Suspeita de operar esquema com base em renda extra online, empresa BMB fechou escritórios; mais de cem registraram boletim de ocorrência

, atualizado

Compartilhar notícia

Unidade da BMB em Jaboticabal: empresa fecha os escritórios
Unidade da BMB em Jaboticabal: empresa fecha os escritórios e não faz pagamentos - Foto: Reprodução/EPTV
Unidade da BMB em Jaboticabal: empresa fecha os escritórios e não faz pagamentos - Foto: Reprodução/EPTV

Moradores da região de Ribeirão Preto acumulam prejuízos que variam de R$ 2 mil a R$ 15 mil após o fechamento repentino dos escritórios da BMB, empresa suspeita de operar um esquema de pirâmide financeira com promessa de renda extra online. Só em Monte Alto e Jaboticabal, mais de 100 pessoas registraram ocorrência, e a Polícia Civil investiga a extensão do rombo, que pode envolver vítimas em outras cidades e até fora do estado.

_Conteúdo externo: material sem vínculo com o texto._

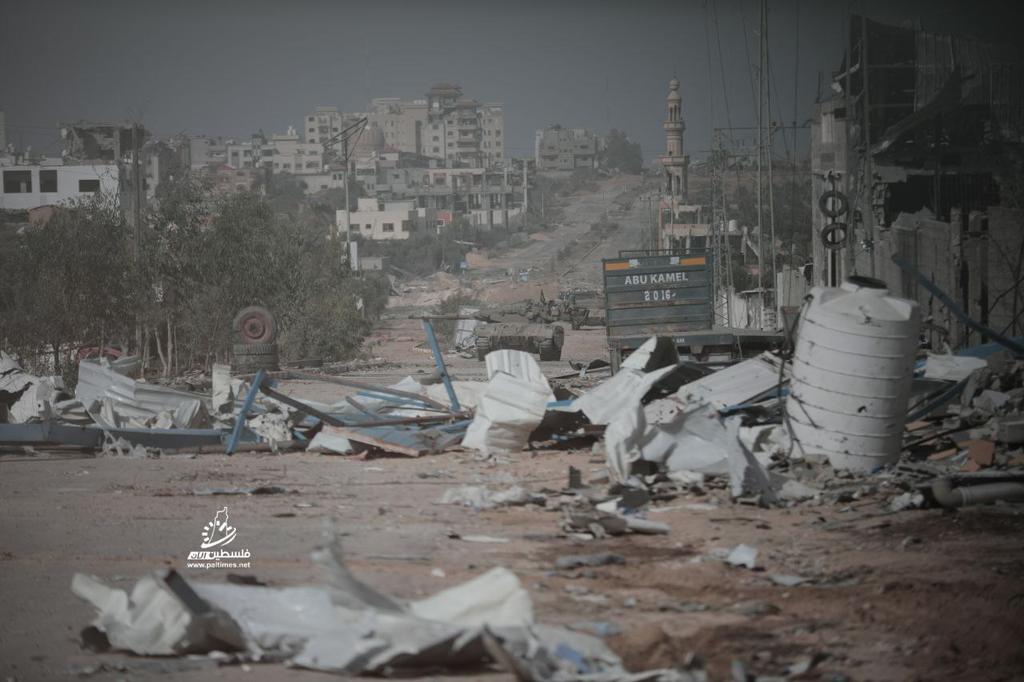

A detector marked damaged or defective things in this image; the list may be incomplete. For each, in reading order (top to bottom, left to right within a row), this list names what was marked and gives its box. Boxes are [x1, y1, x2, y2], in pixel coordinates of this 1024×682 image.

damaged multi-story building [811, 15, 1019, 348]
broken metal sheet on ground [321, 417, 468, 454]
broken metal sheet on ground [462, 350, 552, 450]
broken metal sheet on ground [68, 548, 671, 679]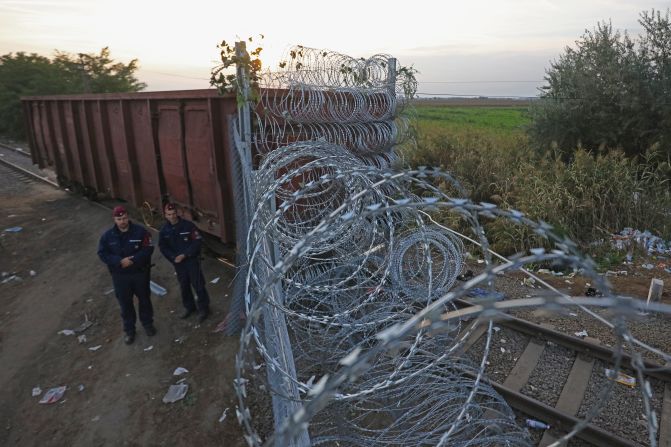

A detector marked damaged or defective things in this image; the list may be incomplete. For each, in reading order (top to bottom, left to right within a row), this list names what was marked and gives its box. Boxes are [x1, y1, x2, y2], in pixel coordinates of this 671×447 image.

rusty metal container [21, 90, 239, 243]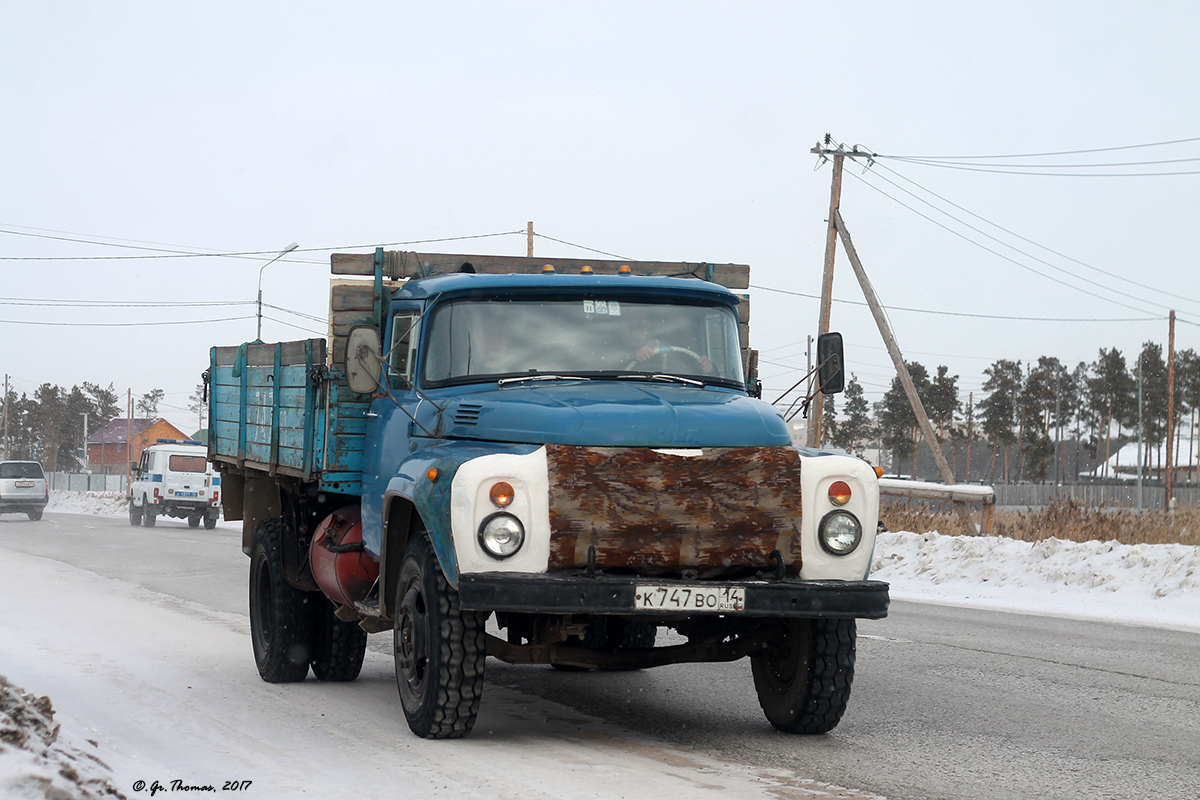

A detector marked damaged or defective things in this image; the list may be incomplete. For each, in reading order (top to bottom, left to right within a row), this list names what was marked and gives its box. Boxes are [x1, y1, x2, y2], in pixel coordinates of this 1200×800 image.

rusty metal panel [549, 448, 801, 578]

A empresa prometia ganhos por meio da avaliação de hotéis e pontos turísticos, atividade divulgada como parceria com um suposto grupo internacional de viagens. Para começar, no entanto, o interessado precisava pagar uma taxa de adesão. À medida que avançava de nível, a promessa de remuneração aumentava — chegando, segundo material promocional, a até R$ 250 mil mensais para cargos de gerência.

Na prática, o modelo dependia da entrada de novos participantes e de novos aportes financeiros. Pouco antes de encerrar as atividades, a empresa passou a exigir depósitos adicionais sob justificativa de "validação" de contas e solicitou envio de documentos pessoais, bloqueando saques já solicitados.

A Polícia Civil instaurou inquérito para investigar crime contra a economia popular. De acordo com o delegado Marcelo Lourenço dos Santos, além de identificar os responsáveis, a apuração busca verificar se há atuação interestadual ou até internacional, hipótese que pode ampliar o alcance das investigações.

SEM DADOS

O valor total do prejuízo ainda está sendo levantado, mas os relatos indicam perdas significativas. Há vítimas que utilizaram economias guardadas, recorreram a empréstimos e até venderam veículos para investir no negócio.

Após o fechamento dos escritórios físicos, nenhum representante da BMB foi localizado para prestar esclarecimentos. A Polícia Civil investiga o caso.